▸ Problem statement
Starting with the line containing "How distant from" and going on through the line containing "[371,150] < [306,178] < [361,226]", rename "rough bark texture" to "tree bark" and write out only those lines again with nothing else changed.

▸ Data listing
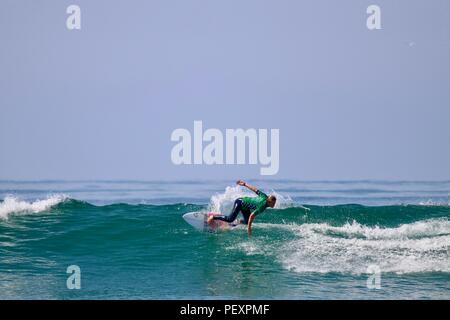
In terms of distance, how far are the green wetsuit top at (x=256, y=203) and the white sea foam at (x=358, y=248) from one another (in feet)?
2.70

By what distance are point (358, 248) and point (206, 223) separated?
3.85 m

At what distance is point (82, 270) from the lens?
12789 mm

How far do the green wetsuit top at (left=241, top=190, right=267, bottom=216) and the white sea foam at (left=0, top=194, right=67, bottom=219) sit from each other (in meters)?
6.26

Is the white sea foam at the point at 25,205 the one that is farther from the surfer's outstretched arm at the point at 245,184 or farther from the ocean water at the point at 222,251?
the surfer's outstretched arm at the point at 245,184

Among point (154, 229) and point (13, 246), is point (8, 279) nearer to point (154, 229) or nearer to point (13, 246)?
point (13, 246)

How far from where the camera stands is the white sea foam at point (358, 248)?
12.4m

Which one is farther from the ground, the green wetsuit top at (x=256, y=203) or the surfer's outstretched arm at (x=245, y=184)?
the surfer's outstretched arm at (x=245, y=184)

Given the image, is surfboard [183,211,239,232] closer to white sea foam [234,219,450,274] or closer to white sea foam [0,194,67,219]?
white sea foam [234,219,450,274]

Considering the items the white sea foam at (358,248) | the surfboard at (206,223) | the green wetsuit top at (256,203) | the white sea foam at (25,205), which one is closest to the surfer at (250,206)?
the green wetsuit top at (256,203)

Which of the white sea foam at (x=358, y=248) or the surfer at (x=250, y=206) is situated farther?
the surfer at (x=250, y=206)

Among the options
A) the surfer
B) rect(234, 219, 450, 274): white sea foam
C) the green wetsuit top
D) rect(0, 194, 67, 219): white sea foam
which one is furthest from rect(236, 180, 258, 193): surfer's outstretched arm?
rect(0, 194, 67, 219): white sea foam

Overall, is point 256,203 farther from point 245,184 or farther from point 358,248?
point 358,248
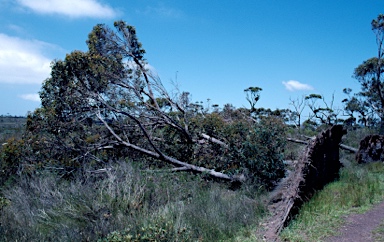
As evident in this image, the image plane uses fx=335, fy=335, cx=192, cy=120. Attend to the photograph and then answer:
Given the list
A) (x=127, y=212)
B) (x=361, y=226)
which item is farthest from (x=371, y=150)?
(x=127, y=212)

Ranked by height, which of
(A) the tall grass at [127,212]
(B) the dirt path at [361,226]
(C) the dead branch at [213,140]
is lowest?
(B) the dirt path at [361,226]

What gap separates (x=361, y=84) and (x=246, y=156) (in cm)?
1952

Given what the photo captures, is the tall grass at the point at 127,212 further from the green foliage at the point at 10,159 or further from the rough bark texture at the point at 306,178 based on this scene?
the green foliage at the point at 10,159

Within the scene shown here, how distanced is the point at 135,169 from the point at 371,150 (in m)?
8.86

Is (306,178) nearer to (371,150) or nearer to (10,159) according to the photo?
(371,150)

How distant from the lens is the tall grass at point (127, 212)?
5.07 meters

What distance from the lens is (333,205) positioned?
22.1ft

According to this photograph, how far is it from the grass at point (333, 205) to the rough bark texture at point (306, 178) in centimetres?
18

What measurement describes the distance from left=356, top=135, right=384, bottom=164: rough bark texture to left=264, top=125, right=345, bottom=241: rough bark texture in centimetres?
319

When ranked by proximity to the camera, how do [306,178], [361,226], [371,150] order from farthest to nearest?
[371,150] < [306,178] < [361,226]

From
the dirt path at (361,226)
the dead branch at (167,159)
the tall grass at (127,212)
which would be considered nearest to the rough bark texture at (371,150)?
the dirt path at (361,226)

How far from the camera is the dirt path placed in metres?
5.31

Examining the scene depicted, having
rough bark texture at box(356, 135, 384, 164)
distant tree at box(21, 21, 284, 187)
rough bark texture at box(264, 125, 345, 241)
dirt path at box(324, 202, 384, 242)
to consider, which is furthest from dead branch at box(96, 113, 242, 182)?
rough bark texture at box(356, 135, 384, 164)

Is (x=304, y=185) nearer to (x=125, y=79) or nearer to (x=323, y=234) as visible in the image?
(x=323, y=234)
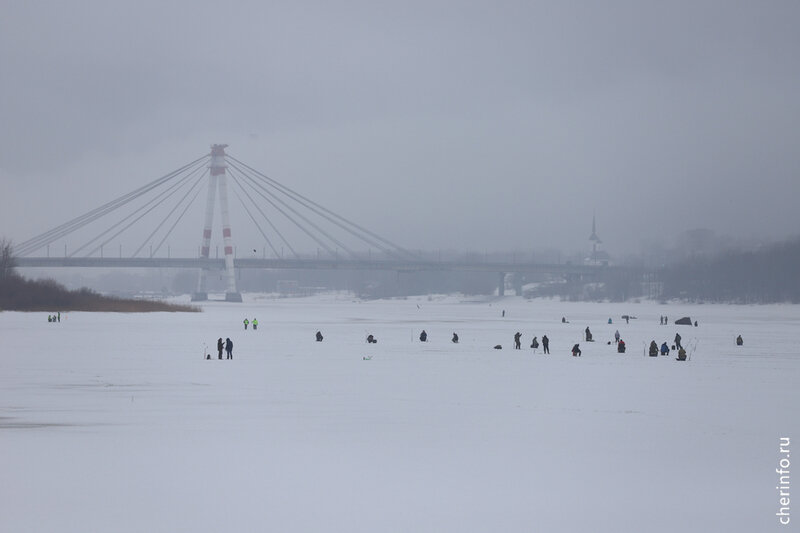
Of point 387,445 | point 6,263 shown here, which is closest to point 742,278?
point 6,263

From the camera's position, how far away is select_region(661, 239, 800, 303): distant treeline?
110 metres

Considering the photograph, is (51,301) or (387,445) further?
(51,301)

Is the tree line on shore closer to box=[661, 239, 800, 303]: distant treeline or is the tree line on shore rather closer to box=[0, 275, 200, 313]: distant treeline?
box=[0, 275, 200, 313]: distant treeline

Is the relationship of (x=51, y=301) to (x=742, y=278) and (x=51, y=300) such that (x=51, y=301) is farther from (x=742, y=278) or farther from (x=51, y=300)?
(x=742, y=278)

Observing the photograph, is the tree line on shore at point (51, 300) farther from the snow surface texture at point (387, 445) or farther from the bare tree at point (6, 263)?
the snow surface texture at point (387, 445)

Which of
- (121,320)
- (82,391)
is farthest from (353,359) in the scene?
(121,320)

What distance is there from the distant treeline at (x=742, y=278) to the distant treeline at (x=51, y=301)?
72.1 metres

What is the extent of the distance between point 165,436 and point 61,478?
2.50 m

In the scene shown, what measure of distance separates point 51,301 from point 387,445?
50.9m

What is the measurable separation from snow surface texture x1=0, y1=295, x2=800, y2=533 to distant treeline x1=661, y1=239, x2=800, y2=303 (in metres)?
92.6

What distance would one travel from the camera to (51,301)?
58.4 m

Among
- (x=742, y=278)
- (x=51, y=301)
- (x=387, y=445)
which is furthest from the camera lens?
(x=742, y=278)

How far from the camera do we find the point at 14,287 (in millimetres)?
59500

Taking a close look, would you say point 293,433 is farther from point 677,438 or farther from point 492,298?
point 492,298
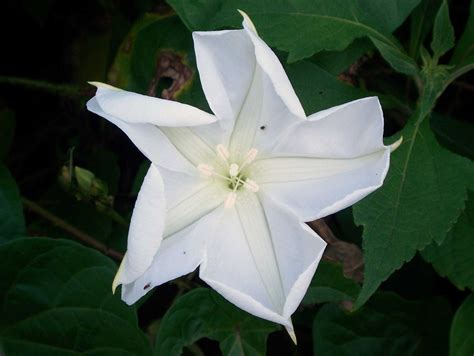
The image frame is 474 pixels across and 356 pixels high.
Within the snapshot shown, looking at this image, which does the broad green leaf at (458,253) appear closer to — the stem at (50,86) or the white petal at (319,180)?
the white petal at (319,180)

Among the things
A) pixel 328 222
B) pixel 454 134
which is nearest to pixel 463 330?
pixel 328 222

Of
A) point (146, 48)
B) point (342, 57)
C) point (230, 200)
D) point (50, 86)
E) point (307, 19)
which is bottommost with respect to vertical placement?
point (50, 86)

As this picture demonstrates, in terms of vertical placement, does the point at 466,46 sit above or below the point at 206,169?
above

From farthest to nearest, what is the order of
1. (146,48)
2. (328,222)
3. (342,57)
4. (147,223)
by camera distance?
(328,222)
(146,48)
(342,57)
(147,223)

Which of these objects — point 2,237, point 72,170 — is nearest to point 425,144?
point 72,170

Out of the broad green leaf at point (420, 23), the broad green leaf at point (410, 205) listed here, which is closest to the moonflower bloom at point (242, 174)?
the broad green leaf at point (410, 205)

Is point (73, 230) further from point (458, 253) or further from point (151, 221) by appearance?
point (458, 253)

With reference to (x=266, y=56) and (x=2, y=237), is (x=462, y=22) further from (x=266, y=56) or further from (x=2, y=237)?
(x=2, y=237)
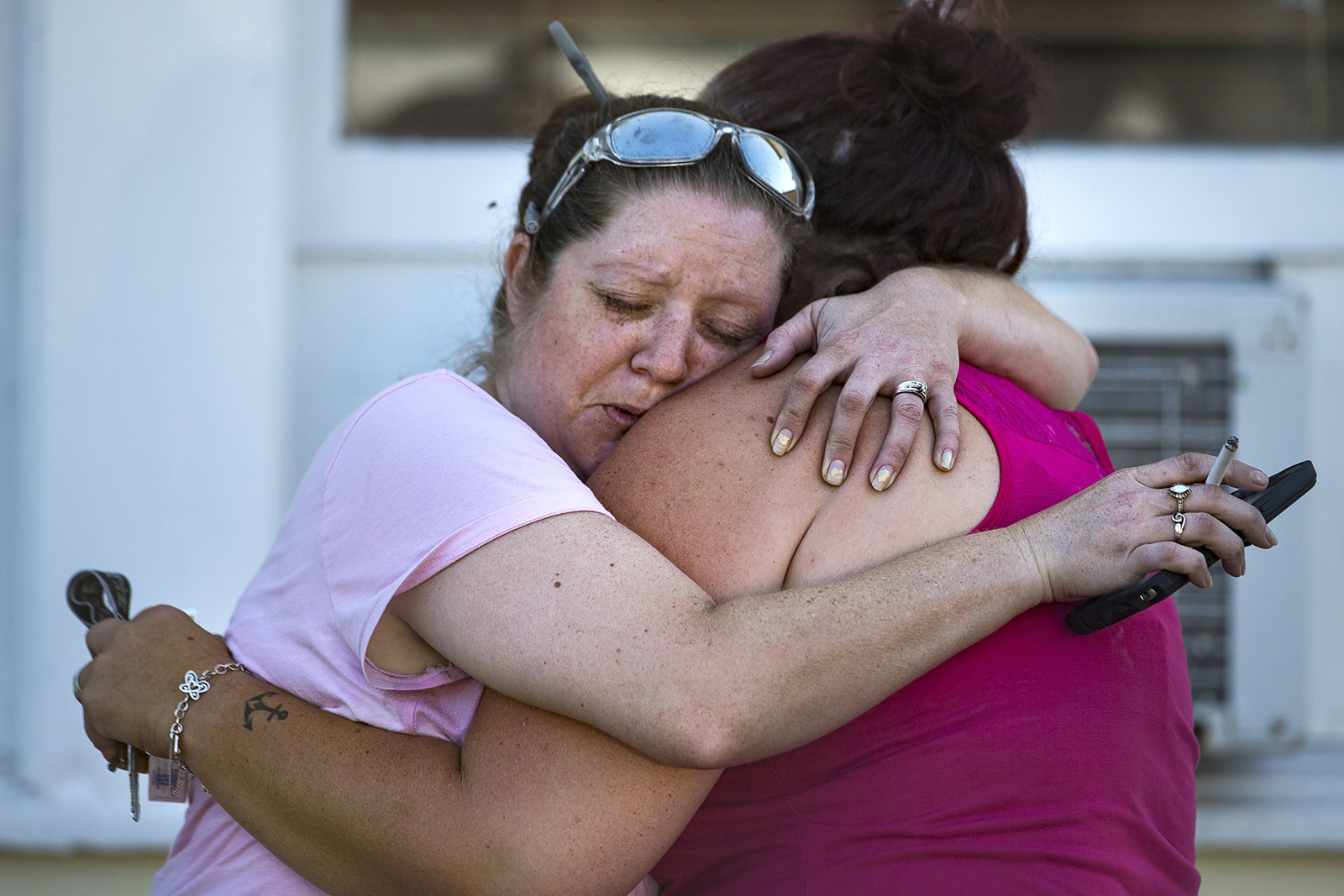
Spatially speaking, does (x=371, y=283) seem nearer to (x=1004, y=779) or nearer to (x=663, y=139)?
(x=663, y=139)

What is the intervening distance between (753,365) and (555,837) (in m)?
0.57

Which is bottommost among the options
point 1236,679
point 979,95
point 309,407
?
point 1236,679

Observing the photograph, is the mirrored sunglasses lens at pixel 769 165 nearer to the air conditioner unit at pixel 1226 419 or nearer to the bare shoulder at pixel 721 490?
the bare shoulder at pixel 721 490

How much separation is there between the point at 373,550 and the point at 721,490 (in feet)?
1.21

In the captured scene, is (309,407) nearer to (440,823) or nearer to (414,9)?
(414,9)

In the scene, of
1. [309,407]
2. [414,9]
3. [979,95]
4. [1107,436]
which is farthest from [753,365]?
[414,9]

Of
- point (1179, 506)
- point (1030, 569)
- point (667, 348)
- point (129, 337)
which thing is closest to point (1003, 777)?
point (1030, 569)

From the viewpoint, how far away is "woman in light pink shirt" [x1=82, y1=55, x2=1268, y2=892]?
106 centimetres

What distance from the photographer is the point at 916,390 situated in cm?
125

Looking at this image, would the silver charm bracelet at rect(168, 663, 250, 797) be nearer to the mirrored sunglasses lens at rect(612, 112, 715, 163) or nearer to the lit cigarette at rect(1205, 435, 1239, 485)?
the mirrored sunglasses lens at rect(612, 112, 715, 163)

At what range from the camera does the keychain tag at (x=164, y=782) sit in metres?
1.45

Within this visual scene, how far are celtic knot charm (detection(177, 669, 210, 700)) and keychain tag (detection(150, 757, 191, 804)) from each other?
13cm

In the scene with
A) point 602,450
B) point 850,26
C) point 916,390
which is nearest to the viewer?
point 916,390

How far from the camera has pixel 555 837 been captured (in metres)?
1.09
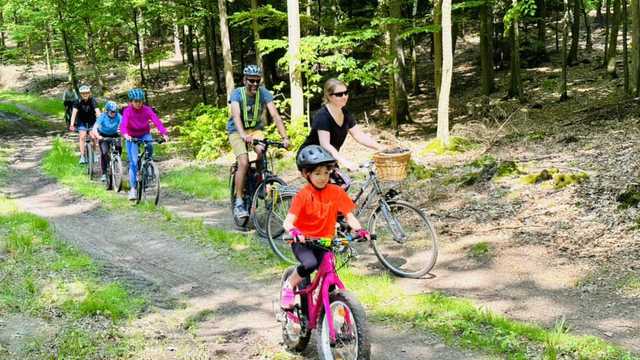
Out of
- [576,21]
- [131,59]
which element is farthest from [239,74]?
[576,21]

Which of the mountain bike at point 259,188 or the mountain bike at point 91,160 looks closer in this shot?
the mountain bike at point 259,188

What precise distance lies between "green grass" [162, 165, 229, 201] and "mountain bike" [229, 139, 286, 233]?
2.78 meters

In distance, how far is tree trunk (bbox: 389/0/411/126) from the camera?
19156 mm

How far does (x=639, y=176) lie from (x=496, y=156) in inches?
179

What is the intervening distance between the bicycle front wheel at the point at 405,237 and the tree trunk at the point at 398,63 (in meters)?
11.9

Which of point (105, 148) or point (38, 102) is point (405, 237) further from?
point (38, 102)

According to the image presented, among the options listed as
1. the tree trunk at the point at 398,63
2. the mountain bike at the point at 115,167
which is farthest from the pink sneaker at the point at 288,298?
the tree trunk at the point at 398,63

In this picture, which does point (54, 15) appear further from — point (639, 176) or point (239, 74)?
point (639, 176)

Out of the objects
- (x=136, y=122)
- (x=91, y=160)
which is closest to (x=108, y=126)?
(x=136, y=122)

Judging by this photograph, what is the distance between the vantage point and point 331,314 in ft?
14.4

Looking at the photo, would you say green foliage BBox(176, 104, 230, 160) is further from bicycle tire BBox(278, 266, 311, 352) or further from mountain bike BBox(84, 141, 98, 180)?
bicycle tire BBox(278, 266, 311, 352)

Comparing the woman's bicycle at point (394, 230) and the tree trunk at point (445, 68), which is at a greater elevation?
the tree trunk at point (445, 68)

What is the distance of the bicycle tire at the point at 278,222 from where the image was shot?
7.92 metres

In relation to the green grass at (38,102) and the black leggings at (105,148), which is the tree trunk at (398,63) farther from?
the green grass at (38,102)
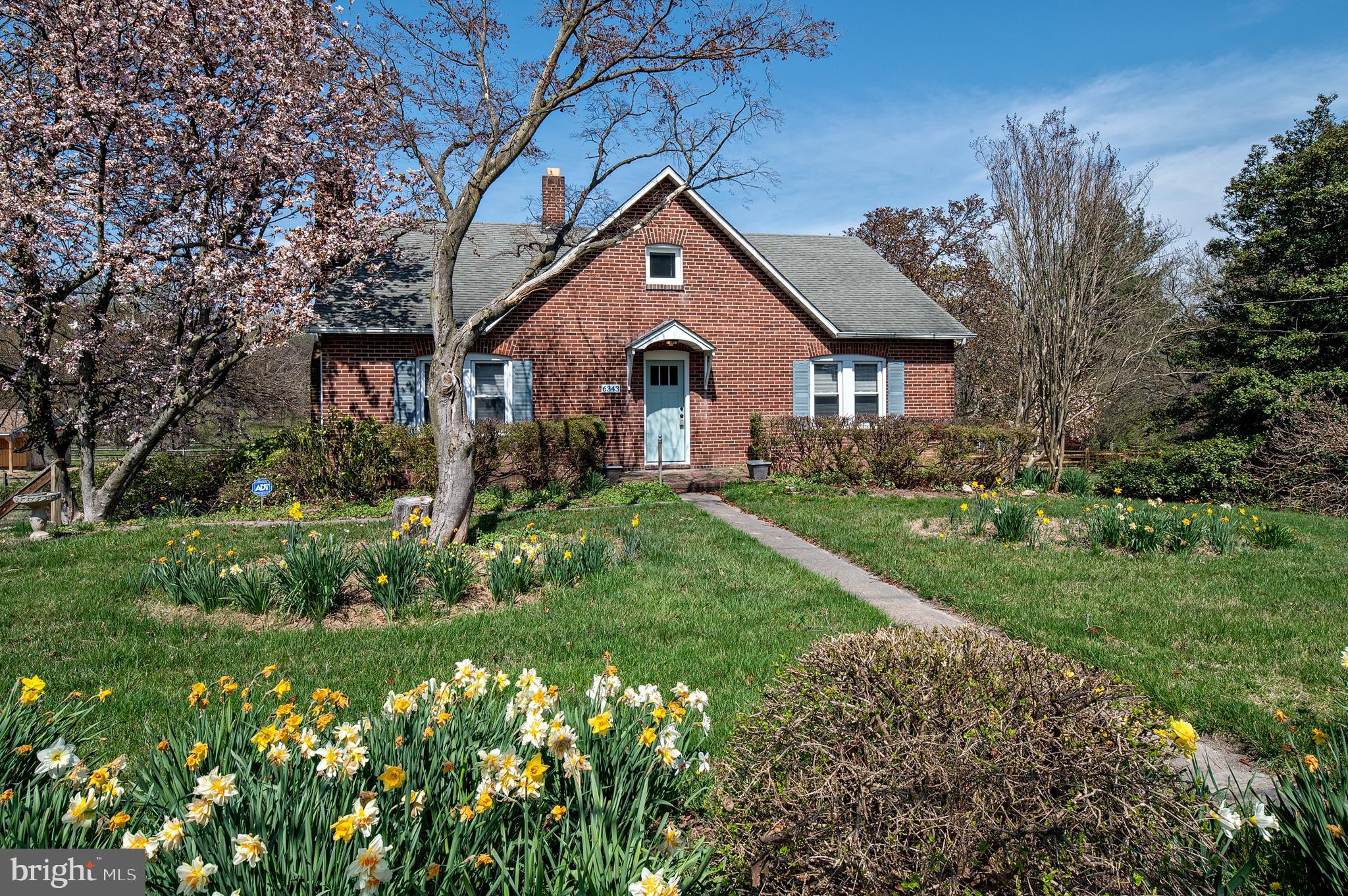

▸ Right answer
How distant from the lens is the tall grass at point (127, 212)?
5.07 meters

What distance from the lens is (333,205) positioned?
22.1ft

According to this photograph, how far is it from the grass at point (333, 205) to the tree bark at point (306, 178) in centimetres?
18

What measurement describes the distance from left=356, top=135, right=384, bottom=164: tree bark to left=264, top=125, right=345, bottom=241: tree bark in centimetres?
319

When ranked by proximity to the camera, how do [306,178], [361,226], [371,150] order from farthest to nearest?
[371,150] < [306,178] < [361,226]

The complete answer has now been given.